Dataset records:

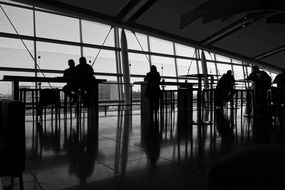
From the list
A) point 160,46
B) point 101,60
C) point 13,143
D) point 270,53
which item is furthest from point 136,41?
point 13,143

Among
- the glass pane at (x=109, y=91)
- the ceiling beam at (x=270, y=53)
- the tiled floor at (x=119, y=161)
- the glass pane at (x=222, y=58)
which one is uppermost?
the ceiling beam at (x=270, y=53)

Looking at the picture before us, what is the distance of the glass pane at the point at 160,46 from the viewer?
10312 millimetres

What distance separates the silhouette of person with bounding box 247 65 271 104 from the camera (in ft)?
16.4

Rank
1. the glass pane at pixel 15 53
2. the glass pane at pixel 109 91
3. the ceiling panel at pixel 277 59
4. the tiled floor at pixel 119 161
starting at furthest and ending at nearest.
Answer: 1. the ceiling panel at pixel 277 59
2. the glass pane at pixel 109 91
3. the glass pane at pixel 15 53
4. the tiled floor at pixel 119 161

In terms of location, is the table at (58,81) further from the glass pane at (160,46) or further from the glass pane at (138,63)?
the glass pane at (160,46)

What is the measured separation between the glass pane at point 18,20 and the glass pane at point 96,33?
1.76 meters

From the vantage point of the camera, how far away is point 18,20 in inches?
288

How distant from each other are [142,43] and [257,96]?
585 cm

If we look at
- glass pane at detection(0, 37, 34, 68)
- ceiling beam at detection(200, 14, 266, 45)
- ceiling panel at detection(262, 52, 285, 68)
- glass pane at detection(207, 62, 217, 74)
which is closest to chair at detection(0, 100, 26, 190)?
glass pane at detection(0, 37, 34, 68)

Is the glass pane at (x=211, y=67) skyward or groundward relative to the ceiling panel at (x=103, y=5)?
groundward

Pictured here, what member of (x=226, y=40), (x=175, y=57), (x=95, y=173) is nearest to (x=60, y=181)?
(x=95, y=173)

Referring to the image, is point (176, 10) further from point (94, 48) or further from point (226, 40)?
point (226, 40)

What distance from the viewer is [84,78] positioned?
161 inches

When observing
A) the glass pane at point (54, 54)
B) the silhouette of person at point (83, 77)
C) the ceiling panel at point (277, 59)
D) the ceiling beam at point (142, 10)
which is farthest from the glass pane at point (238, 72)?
the silhouette of person at point (83, 77)
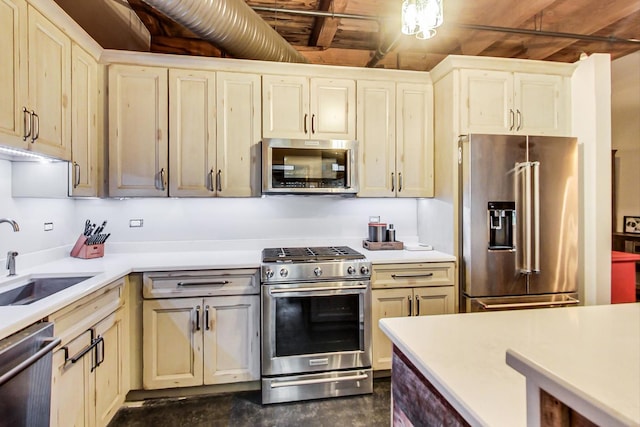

Instructions to follow:
Starting at the line that contains "What distance separates" and continuing through the last of the items, convert the items into a two-column CSV with the headers item_text and answer. Give one row per item, put each field in quotation marks, replace line breaks with spaces, and omit the pictures.

Exercise answer:
item_text,answer
"What distance separates the silhouette of person with bounding box 247 65 271 104 from the camera (in ft)?","16.4"
"Rank 1. the glass pane at pixel 15 53 2. the glass pane at pixel 109 91 3. the ceiling panel at pixel 277 59 4. the tiled floor at pixel 119 161 starting at furthest and ending at nearest. Answer:","1. the ceiling panel at pixel 277 59 2. the glass pane at pixel 109 91 3. the glass pane at pixel 15 53 4. the tiled floor at pixel 119 161"
"In terms of location, is the table at (58,81) further from the glass pane at (160,46) or further from the glass pane at (138,63)?","the glass pane at (160,46)"
"What is the measured separation between the glass pane at point 18,20 and the glass pane at point 96,33?","1.76 meters"
"From the vantage point of the camera, how far away is point 18,20 in inches?","288"
"How distant from each other are [142,43] and [257,96]?","585 cm"
"If we look at - glass pane at detection(0, 37, 34, 68) - ceiling beam at detection(200, 14, 266, 45) - ceiling panel at detection(262, 52, 285, 68) - glass pane at detection(207, 62, 217, 74) which is closest to chair at detection(0, 100, 26, 190)?","glass pane at detection(0, 37, 34, 68)"
"Is the glass pane at (x=211, y=67) skyward or groundward relative to the ceiling panel at (x=103, y=5)?","groundward"
"Pictured here, what member of (x=226, y=40), (x=175, y=57), (x=95, y=173) is nearest to (x=60, y=181)?","(x=95, y=173)"
"Referring to the image, is point (176, 10) further from point (94, 48) or further from point (226, 40)?","point (226, 40)"
"What distance from the viewer is [84,78] positioned?","161 inches"
"When observing A) the glass pane at point (54, 54) B) the silhouette of person at point (83, 77) C) the ceiling panel at point (277, 59) D) the ceiling beam at point (142, 10) which is farthest from the glass pane at point (238, 72)?","the silhouette of person at point (83, 77)"